Now, recently they've been getting more and more difficult about their Edge browser. You are no longer allowed to make any other browser your default for activating URLs. That is, you can set it any way you like, but Edge will still pop up when you click a link. And I know this kind of user abuse is going to keep getting worse. And I'm pretty sure most Windows users will not switch their computers to something else. Indeed, most users simply cannot. On the other hand, I do know that people are buying devices that don't run Windows more often these days. Through the school administration I've learned that an awful lot of kids now have Chromebooks. And a whole municipal government in Germany is migrating all of their computers to Linux, as have a significant small number of companies here the US.

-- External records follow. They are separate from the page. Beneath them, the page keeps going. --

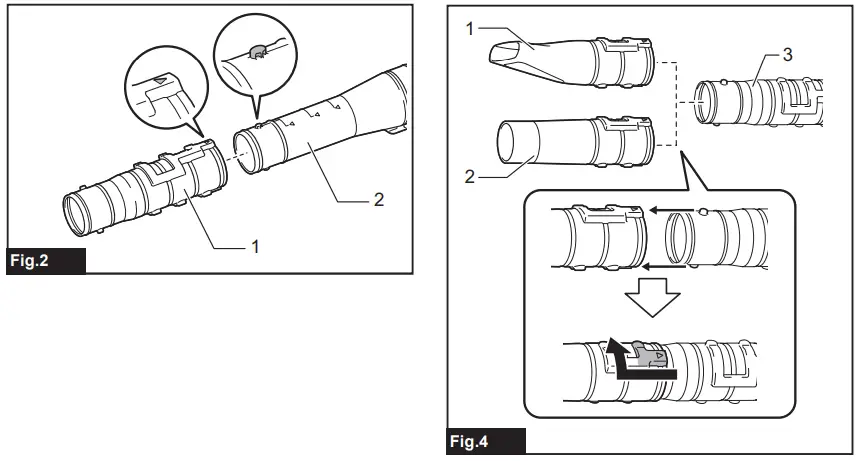 2

1

Fig.2

1

3

2

Fig.4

So that much of my prediction came true. Now that we are there, I can't see where it's going from here. And it doesn't matter.

Instead, I now see that the Internet is going to become far more difficult in terms of censorship. As a separate issue, we stand to see a huge CME, maybe even a Carrington Event, that could wipe out whole sets of undersea cables because of a peculiar vulnerability they possess. At least one major CME should come soon. And every time the power goes down, it affects consumer access directly, as well as some of the stuff behind the Internet that most people don't know about. How well protected are cell towers from power outages? Not all of them have a backup power source.

I see the censorship as one trend, and the access issue as another trend. They'll surely overlap, but I get no clear image of that.

On a related note, I believe that the West will essentially die with the Boomer Generation. While a lot of features will continue, it will all be under the Networked Civilization. It's already here. And it probably won't live long. I have no idea what comes after that; it's not pertinent to my calling.